* **SHORT TASK**
Can you edit the lines below so that "sorted" becomes "ordered", with nothing else changed? Leave the pictures out of your answer.

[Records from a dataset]
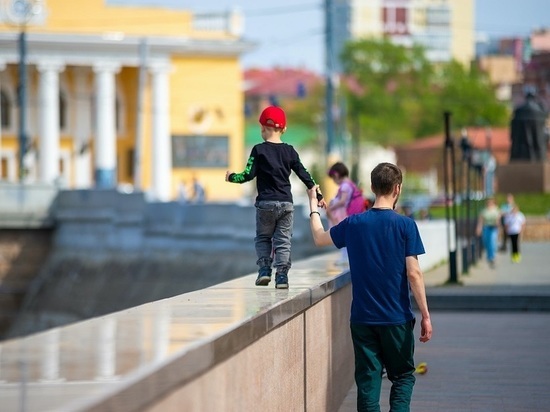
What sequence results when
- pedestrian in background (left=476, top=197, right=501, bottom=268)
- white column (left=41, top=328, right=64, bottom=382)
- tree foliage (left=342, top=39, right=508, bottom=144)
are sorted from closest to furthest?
white column (left=41, top=328, right=64, bottom=382)
pedestrian in background (left=476, top=197, right=501, bottom=268)
tree foliage (left=342, top=39, right=508, bottom=144)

* **REPLY**
What sequence results when
- pedestrian in background (left=476, top=197, right=501, bottom=268)
- white column (left=41, top=328, right=64, bottom=382)
- tree foliage (left=342, top=39, right=508, bottom=144)
are ordered from closest to furthest?
white column (left=41, top=328, right=64, bottom=382)
pedestrian in background (left=476, top=197, right=501, bottom=268)
tree foliage (left=342, top=39, right=508, bottom=144)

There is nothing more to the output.